Budi menambahkan pemberian obat pada pasien sudah mulai dihentikan mulai hari ini. "Satu-satunya obat yang masih diberikan adalah salep untuk merangsang pertumbuhan kulit di bagian punggung. Itupun sebenarnya tidak diberi juga tidak apa-apa, lukanya sudah tidak ada kok," lanjut Budi.
Saat ini, Ajeng sudah bisa makan seperti biasa. Bahkan porsi makannya meningkat luar biasa. "Sejak dipindah dari Pediatric Insentive Care Unit (PICU) ke ruang rawat biasa, nafsu makan Ajeng terus meningkat. Bahkan sekarang, badannya nampak jauh lebih gemuk," sambung Budi.
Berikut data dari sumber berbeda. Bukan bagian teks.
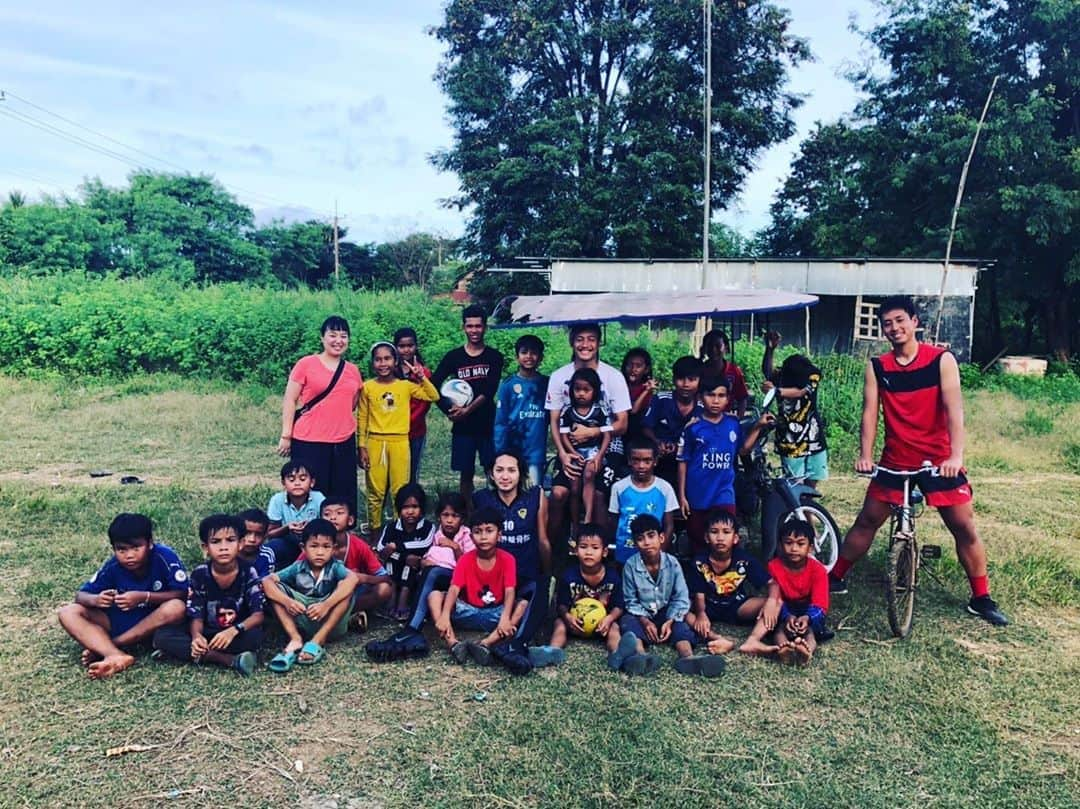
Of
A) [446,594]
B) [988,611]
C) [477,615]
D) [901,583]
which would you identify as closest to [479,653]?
[477,615]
Rencananya, besok hari Ajeng akan dipulangkan sekitar pukul 10.00 WIB. Saat ini, Ajeng masih dirawat di Ruang A2 Kamar 8 RSHS.
Ajeng Putri (8), anak kedua pasangan Radiwan (44) dan Ainah (33), tergolek lemas di ruang PICU anak RSHS dengan luka melepuh sekujur tubuh seperti luka bakar semenjak sebulan lalu. Kondisinya seperti itu, setelah dia minum obat Supramox yang diberikan perawat di puskesmas Haurgeulis, Kabupaten Indramayu. Belakangan diketahui, obat yang diberikan salah dosis.